PROVIDED TEXT —
↓

Now to mash up with the BBC content. The biggest problem is going from the programme name to the information the BBC can provide, which is identified by a unique ID. For example the URI for the series “Richard Hammond’s Invisible Worlds” is http://www.bbc.co.uk/programmes/b00rmrmm, but from the review all I get is the name of the programme as a text string. I started to play around with simply throwing the programme name at the BBC search engine, but then @moustaki (Yves Raimond) came to my rescue by letting me know you could simply construct a URL:

http://www.bbc.co.uk/programmes/title of your programme [with spaces removed]

and it would automatically try to match (generally exactly, but with some ‘added heuristics’). So I was able to construct a URL like this, and then from the response I grabbed the final destination page so:

http://www.bbc.co.uk/programmes/richardhammond’sinvisibleworlds

redirects to

http://www.bbc.co.uk/programmes/b00rmrmm

This doesn’t work in 100% of cases – the main problem I’ve come across is when the Guardian reviews a programme from a documentary strand (e.g. Time Shift or Storyville), they often just use the title of the episode, and omit the name of the strand. Unfortunately the BBC linking doesn’t pick this up – so for example:

http://www.bbc.co.uk/programmes/bread:aloafaffair

doesn’t pick up this Time Shift episode:

http://www.bbc.co.uk/programmes/b00rm508

Overall this approach gives a relatively good hit rate. At the moment if this is unsuccessful I just offer a link to a BBC search for the programme title – I could probably do some of this with some code to improve the match rate?

The next problem was how to get the iPlayer details for the programme. Luckily the BBC expose a lot of their programme data in a structured way. I had expected the iPlayer data to be available as RDF, as this is how the BBC has been exposing a lot of their data (there is lots written about this – see this Nodalities article for example) – but it looks like the iPlayer information is still on the edges of this – however, there is a standard way of retrieving iPlayer data which is documented on the BBC Backstage site. This allows you to construct a URI using a ‘groupID’ (that is an ID which represents the group which owns the programme – this is usually the ‘series’ ID) – so for the Richard Hammond series we can use the following URI:

http://www.bbc.co.uk/programmes/b00rmrmm/episodes/player

This returns some XML including the availability of the episodes on the iPlayer. I then integrate this with the Guardian data, and I have my final set of data that I’m ready to publish – a TV review, and links to episodes of programmes mentioned in that review on the BBC iPlayer service.

↑

SOURCE DATA —
↓

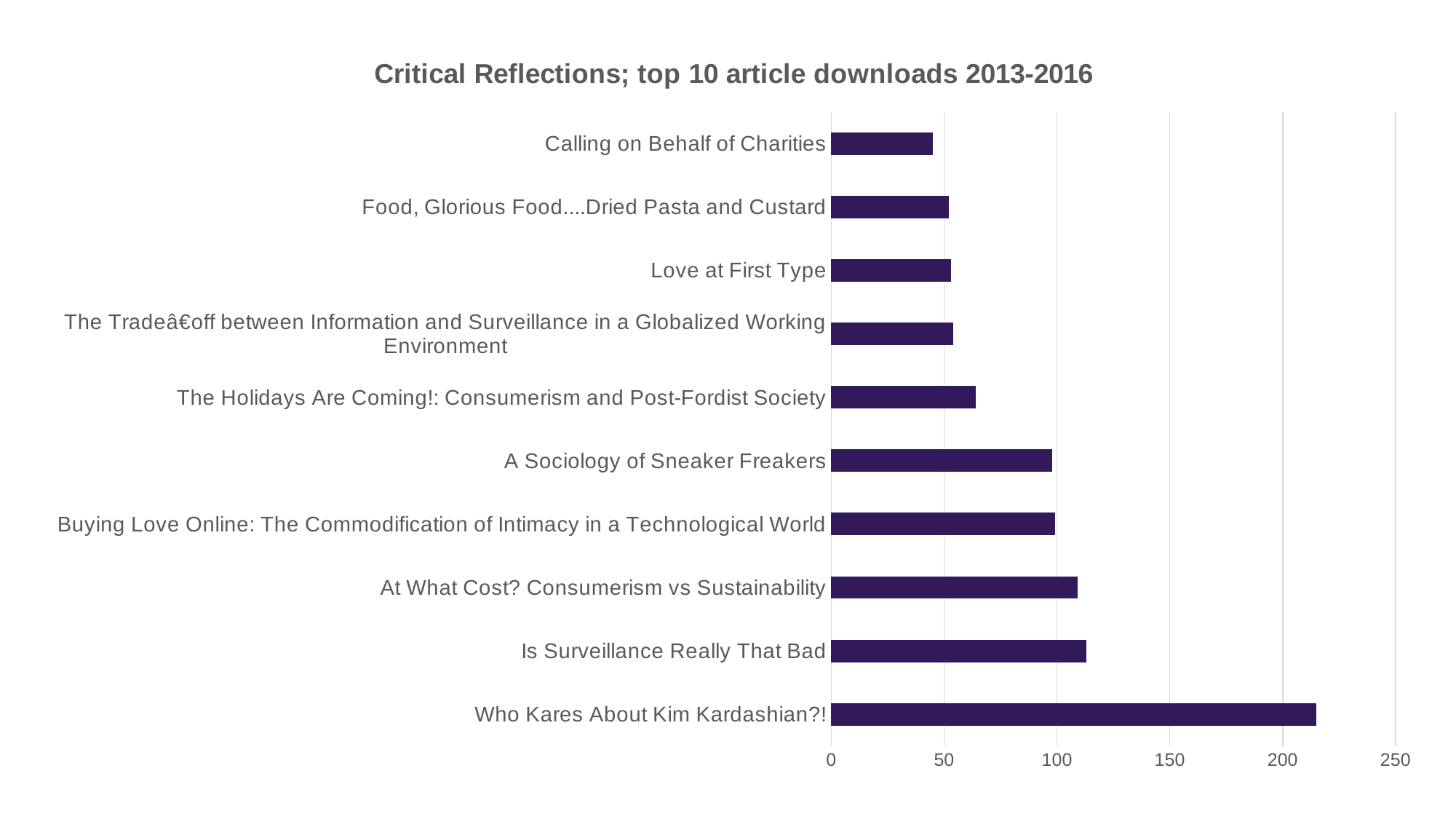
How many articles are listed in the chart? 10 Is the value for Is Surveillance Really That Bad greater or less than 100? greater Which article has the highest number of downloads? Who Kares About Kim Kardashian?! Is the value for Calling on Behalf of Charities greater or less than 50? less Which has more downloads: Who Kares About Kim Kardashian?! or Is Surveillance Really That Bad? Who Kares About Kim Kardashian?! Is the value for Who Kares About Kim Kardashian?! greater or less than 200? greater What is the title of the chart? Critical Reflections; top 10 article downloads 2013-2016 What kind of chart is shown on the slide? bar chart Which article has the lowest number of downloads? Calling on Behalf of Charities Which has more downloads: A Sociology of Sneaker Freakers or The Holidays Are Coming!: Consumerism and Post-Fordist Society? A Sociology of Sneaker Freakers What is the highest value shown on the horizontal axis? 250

↑
↓

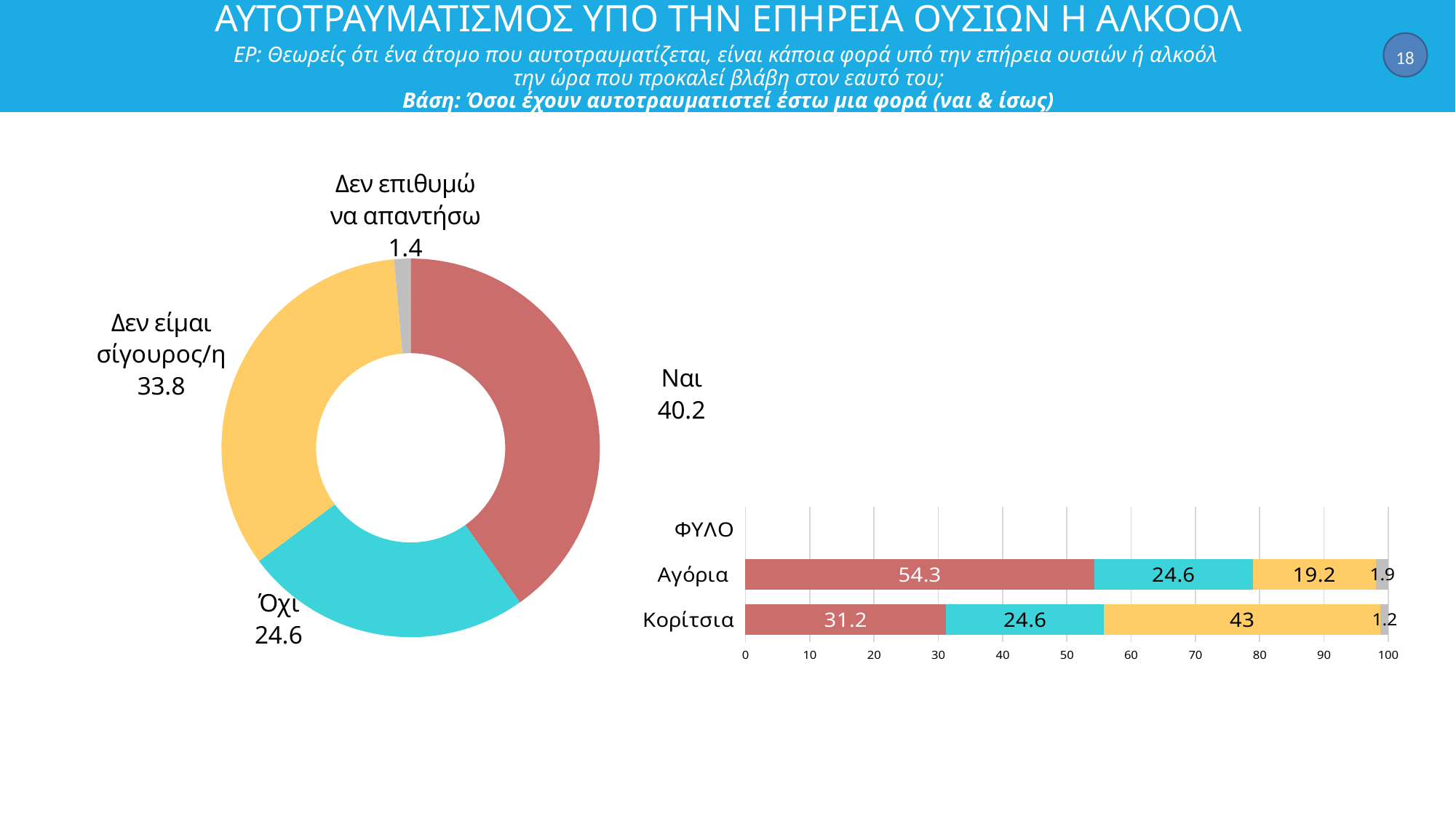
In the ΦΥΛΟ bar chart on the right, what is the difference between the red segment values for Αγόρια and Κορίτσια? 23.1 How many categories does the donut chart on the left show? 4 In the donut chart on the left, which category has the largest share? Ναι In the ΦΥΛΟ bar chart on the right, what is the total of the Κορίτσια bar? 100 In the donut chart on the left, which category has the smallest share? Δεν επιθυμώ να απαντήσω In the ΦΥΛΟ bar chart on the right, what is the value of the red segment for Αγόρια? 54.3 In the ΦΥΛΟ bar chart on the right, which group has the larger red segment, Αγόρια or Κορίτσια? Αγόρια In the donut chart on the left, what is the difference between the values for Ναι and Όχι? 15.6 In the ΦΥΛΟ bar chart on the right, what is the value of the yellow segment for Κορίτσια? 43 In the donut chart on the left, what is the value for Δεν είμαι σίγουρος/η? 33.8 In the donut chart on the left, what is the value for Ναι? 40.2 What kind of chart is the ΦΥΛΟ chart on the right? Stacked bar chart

↑

THINGS TO DO —
1. Echo the passage of the post on BBC programme data from "This doesn’t work" to "the match rate?", word for word.
2. Translate this sentence from the post on BBC programme data into Spanish: "Overall this approach gives a relatively good hit rate."

COMPLETED EXERCISE —
1.
This doesn’t work in 100% of cases – the main problem I’ve come across is when the Guardian reviews a programme from a documentary strand (e.g. Time Shift or Storyville), they often just use the title of the episode, and omit the name of the strand. Unfortunately the BBC linking doesn’t pick this up – so for example:

http://www.bbc.co.uk/programmes/bread:aloafaffair

doesn’t pick up this Time Shift episode:

http://www.bbc.co.uk/programmes/b00rm508

Overall this approach gives a relatively good hit rate. At the moment if this is unsuccessful I just offer a link to a BBC search for the programme title – I could probably do some of this with some code to improve the match rate?

2. En general, este enfoque ofrece una tasa de aciertos relativamente buena.